## Exercise description
Report every line in the data below that contains the word "share", copying each line in full. Case counts, so match only that exact capitalization.
== Source material
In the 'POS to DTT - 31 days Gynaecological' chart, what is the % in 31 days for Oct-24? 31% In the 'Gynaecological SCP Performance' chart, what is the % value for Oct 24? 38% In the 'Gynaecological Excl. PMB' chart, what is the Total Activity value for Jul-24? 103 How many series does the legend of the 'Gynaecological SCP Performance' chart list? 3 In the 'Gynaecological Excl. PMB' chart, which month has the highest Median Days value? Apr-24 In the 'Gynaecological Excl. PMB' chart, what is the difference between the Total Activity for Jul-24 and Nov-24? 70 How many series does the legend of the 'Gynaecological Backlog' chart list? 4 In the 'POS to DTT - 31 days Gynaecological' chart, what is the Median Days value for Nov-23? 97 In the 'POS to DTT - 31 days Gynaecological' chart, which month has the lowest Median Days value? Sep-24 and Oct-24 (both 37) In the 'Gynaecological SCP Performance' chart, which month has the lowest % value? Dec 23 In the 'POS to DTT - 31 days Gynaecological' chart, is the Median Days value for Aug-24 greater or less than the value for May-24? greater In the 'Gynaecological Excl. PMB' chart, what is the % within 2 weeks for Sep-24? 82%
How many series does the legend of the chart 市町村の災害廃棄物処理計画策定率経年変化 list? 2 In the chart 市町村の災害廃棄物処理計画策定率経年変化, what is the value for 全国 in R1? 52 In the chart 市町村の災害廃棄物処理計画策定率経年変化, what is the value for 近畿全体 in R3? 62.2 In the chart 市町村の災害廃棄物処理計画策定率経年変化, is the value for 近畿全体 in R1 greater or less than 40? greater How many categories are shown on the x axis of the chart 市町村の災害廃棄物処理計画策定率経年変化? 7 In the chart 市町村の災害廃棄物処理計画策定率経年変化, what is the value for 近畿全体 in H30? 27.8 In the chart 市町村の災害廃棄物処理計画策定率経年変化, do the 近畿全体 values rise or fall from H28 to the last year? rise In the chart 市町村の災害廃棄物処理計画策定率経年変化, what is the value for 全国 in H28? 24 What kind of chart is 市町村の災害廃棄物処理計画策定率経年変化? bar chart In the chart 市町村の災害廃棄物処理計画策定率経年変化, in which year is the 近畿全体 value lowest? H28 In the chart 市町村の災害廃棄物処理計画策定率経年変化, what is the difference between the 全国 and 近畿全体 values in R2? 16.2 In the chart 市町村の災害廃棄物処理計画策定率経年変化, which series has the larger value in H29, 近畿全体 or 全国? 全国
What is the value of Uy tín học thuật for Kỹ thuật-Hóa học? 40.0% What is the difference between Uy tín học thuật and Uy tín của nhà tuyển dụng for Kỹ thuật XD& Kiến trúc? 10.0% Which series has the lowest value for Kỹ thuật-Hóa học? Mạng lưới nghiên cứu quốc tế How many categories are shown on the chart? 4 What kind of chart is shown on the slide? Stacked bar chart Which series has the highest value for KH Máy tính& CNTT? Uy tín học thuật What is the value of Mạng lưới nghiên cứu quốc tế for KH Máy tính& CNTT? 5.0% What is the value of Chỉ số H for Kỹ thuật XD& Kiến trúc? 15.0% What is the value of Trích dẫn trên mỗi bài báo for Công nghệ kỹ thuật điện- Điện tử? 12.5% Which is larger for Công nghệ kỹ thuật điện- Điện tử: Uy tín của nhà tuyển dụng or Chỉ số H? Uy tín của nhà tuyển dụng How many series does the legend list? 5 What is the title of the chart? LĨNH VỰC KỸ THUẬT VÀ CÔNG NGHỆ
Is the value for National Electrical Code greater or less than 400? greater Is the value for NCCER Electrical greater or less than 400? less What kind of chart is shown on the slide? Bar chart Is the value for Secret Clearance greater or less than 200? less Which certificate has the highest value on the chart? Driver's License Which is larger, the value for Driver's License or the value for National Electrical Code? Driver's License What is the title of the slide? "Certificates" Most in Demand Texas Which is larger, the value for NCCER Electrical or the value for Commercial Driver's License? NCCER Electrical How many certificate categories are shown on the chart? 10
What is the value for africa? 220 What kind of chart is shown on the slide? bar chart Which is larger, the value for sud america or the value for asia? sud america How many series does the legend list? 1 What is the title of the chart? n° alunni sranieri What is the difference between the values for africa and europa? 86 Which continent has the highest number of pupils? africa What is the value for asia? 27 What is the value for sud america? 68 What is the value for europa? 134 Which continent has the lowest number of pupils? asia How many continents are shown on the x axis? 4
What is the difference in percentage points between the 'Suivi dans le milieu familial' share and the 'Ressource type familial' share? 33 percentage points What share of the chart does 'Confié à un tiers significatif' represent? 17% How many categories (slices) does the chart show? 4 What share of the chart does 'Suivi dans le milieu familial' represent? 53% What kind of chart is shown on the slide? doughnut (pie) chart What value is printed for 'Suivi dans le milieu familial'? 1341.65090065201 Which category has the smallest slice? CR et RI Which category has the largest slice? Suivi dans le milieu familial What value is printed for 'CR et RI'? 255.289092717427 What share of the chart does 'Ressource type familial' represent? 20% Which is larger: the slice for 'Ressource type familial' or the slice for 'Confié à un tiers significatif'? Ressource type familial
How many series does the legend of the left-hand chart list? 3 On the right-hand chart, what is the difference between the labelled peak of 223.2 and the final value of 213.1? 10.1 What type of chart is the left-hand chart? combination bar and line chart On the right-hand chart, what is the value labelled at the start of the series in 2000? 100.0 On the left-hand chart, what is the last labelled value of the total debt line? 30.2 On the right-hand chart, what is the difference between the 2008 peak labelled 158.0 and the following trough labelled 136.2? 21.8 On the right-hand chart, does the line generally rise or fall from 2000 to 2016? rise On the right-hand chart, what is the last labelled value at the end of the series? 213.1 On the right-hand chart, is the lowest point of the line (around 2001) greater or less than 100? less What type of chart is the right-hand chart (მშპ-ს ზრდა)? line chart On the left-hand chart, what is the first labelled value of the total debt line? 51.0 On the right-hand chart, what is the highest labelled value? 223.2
====
## Solution below
What is the difference in percentage points between the 'Suivi dans le milieu familial' share and the 'Ressource type familial' share? 33 percentage points What share of the chart does 'Confié à un tiers significatif' represent? 17% How many categories (slices) does the chart show? 4 What share of the chart does 'Suivi dans le milieu familial' represent? 53% What kind of chart is shown on the slide? doughnut (pie) chart What value is printed for 'Suivi dans le milieu familial'? 1341.65090065201 Which category has the smallest slice? CR et RI Which category has the largest slice? Suivi dans le milieu familial What value is printed for 'CR et RI'? 255.289092717427 What share of the chart does 'Ressource type familial' represent? 20% Which is larger: the slice for 'Ressource type familial' or the slice for 'Confié à un tiers significatif'? Ressource type familial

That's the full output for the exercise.